Razzismo, accuse a Tesla di Musk: insulti, un reparto detto "piantagione"
Centinaia di lavoratori hanno accusato Tesla per insulti e discriminazioni all'interno della sede californiana di Fremont
Razzismo, Tesla di Elon Musk accusata di discriminazione dai dipendenti della sede di Fremont
Tesla di Elon Musk nel mirino per accuse di razzismo. Discriminazione negli incarichi, iniquità nella paga, insulti razziali, nella fabbrica californiana di Fremont, nell'area della baia di San Francisco. Centinaia le denunce da parte dei dipendenti.
Kevin Kish, capo del Dfeh, il dipartimento che garantisce che le leggi statali sui diritti civili vengano applicate, ha spiegato: "La fabbrica di Fremont di Tesla è un luogo in cui i lavoratori afroamericani sono soggetti a continui insulti razziali e vengono discriminati per incarichi di lavoro, disciplina, retribuzione e promozione che creano un ambiente di lavoro ostile" solo per le loro origini e per il colore della pelle.

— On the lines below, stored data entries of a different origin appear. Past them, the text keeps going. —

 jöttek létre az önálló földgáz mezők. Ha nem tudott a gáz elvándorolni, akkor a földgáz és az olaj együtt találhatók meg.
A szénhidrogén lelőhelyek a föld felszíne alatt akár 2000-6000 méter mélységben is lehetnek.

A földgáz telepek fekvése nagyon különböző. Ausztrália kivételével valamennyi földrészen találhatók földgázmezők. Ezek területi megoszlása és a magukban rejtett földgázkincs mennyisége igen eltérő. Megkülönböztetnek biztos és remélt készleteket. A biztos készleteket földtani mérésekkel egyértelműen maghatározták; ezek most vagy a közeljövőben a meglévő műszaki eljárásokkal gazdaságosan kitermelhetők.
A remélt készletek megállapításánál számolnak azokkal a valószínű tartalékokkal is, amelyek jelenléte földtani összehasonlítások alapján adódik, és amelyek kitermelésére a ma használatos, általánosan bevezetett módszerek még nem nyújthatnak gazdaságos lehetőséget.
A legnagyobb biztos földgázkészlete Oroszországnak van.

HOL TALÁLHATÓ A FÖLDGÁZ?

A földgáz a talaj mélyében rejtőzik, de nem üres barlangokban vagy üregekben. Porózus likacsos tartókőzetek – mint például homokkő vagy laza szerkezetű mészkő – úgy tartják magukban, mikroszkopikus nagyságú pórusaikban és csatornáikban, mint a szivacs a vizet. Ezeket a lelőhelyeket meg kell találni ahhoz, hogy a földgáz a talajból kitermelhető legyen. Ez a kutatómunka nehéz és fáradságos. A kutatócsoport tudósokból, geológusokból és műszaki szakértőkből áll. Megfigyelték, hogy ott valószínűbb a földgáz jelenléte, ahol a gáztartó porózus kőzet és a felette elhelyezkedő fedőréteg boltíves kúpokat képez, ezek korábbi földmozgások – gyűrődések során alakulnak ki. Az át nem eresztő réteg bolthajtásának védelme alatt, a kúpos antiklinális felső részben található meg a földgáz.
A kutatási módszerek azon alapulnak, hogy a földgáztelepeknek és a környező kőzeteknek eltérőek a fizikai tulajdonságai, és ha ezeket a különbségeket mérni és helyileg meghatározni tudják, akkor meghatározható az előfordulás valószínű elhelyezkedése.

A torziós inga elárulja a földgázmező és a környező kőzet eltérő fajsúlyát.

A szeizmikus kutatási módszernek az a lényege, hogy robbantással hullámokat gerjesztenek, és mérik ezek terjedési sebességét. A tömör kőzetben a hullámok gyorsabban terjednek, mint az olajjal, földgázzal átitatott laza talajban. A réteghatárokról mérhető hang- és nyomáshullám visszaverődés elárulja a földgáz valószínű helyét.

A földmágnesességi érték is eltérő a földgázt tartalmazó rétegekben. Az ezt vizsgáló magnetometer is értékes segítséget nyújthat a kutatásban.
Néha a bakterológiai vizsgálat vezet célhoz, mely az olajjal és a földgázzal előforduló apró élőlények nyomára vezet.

Il Dipartimento, riporta Fanpage, ha quindi denunciato la Tesla presso la Corte superiore della contea di Alameda. Secondo quanto raccontato dai dipendenti i dirigenti li avrebbero insultati dalle 50 alle 100 volte al giorno con epiteti razzisti. Ma non solo. Scritte razziste nei bagni, sui tavoli in sala pranzo, sugli armadietti.
A questi si aggiunge il nome di un reparto della fabbrica, di oltre 10mila dipendenti, soprannominato "la piantagione" per l'alto numero di dipendenti afroamericani presenti.
Tesla risponde alle accuse di razzismo
Non si è fatta attendere la risposta dell'azienda americana delle auto elettriche. Tesla ha definito le accuse fuorvianti, e ha fatto appello alle indagini degli ultimi anni all'interno delle proprie fabbriche, che non hanno "mai sollevato alcuna preoccupazione". Anche se l'azienda aveva già ricevuto denunce da ex lavoratori, l'ultima lo scorso ottobre, per discriminazione razziale e anche per molestie.
Il Dipartimento ha sostenuto in una nota: “Per molti lavoratori neri e/o afroamericani, lo stress dovuto alle gravi e pervasive molestie razziali, il rischio di un alterco fisico e di un'escalation con i molestatori, la palese discriminazione, la disciplina sproporzionatamente severa e l'inutilità di lamentarsi, hanno reso il lavoro così intollerabile che si sono dimessi”.